■ **Passage for review**:
Intuitively, such cycles are generated by the sequence generated by an initial leap in R&D activity. This, thereafter, substantially increases the productivity growth of the economy, causing a sharp rise in the cost of R&D, which in turn slows down productivity growth, and so on and on.

But much more pertinent to our central subject is the implication of the case h = 0, a = 1, or, more generally, the case a + h = 1. Then the only stable equilibrium is ye = 0. As we have just noted, this means that, in an economy that behaves as this model does, rising productivity and the consequently rising cost of R&D will in the long run drive R&D expenditure steadily toward zero. To inquire a bit further into the intuitive reason, roughly, a is the share of past R&D expenditure that the business sector and other price-responsive innovators plan to undertake in the next period. Similarly, h can be viewed, roughly, as the share of past R&D expenditure that other innovators plan to undertake in the following period. Then, a + h < 1 implies that the two innovator groups together plan to undertake less innovation in the next period than they did in the past. But this effect is exacerbated by the negative slope of the demand curve for R&D of the first of the two innovator groups. When a + h = 1, although the two groups together would have spent the same amount as they did in the previous period if the price of the R&D input had not risen, the previous period’s R&D will have increased the economy’s productivity and so it will have increased that price. The net result is that, even when the sum of the two parameters is unity, in this model R&D spending will decline steadily. In the next chapter we will see why the scenario of reality is not quite so dismal.

■ **Stored data**:

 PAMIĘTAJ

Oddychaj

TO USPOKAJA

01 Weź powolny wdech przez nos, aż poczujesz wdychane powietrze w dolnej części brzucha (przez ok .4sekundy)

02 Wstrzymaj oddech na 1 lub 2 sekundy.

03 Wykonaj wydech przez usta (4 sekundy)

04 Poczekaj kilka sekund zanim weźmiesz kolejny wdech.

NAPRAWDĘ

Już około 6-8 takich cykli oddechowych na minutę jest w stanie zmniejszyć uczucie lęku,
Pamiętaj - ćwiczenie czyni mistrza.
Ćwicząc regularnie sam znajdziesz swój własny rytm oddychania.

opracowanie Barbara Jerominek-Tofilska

==

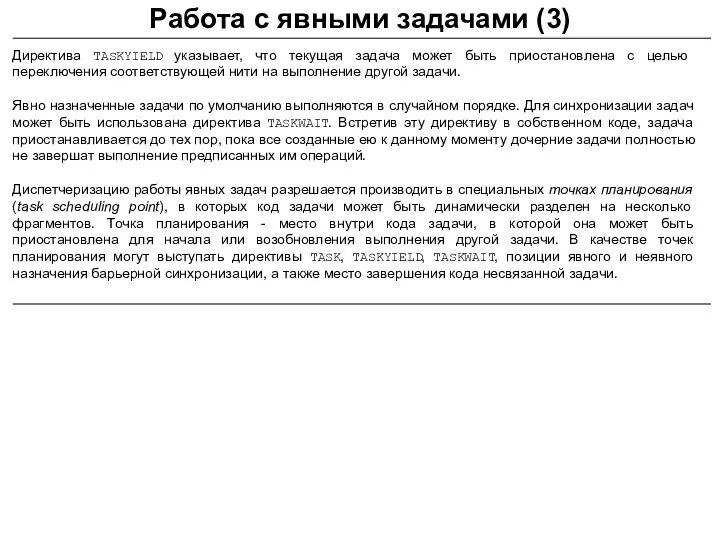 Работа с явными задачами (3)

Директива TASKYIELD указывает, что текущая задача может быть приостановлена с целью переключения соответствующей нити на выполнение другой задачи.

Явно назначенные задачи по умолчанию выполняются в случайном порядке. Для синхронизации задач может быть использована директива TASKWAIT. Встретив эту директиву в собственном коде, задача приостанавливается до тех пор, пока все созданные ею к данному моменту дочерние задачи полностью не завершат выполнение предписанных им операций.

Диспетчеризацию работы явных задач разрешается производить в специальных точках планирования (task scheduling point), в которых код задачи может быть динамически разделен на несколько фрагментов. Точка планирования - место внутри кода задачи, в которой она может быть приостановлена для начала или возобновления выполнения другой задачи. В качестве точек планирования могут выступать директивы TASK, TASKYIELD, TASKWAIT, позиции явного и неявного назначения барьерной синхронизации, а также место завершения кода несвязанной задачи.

---

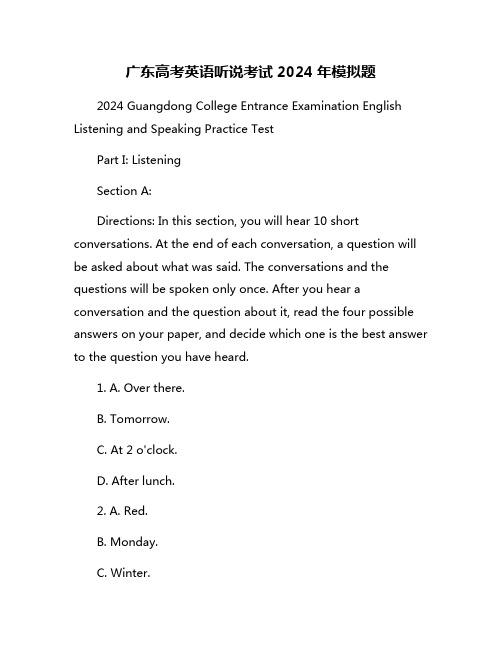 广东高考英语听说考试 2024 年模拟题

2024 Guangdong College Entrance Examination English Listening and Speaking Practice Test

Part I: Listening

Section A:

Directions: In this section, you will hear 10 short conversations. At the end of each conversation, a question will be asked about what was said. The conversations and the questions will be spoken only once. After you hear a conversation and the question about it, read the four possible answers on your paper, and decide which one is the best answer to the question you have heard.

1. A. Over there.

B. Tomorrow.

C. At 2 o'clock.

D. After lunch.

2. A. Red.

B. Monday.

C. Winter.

■ **What you need to do**: Print the part of the passage on R&D spending and productivity that opens with the words containing "Intuitively, such cycles" and closes with "so on and on.", keeping every word unchanged.

■ **Output for this exercise**:
Intuitively, such cycles are generated by the sequence generated by an initial leap in R&D activity. This, thereafter, substantially increases the productivity growth of the economy, causing a sharp rise in the cost of R&D, which in turn slows down productivity growth, and so on and on.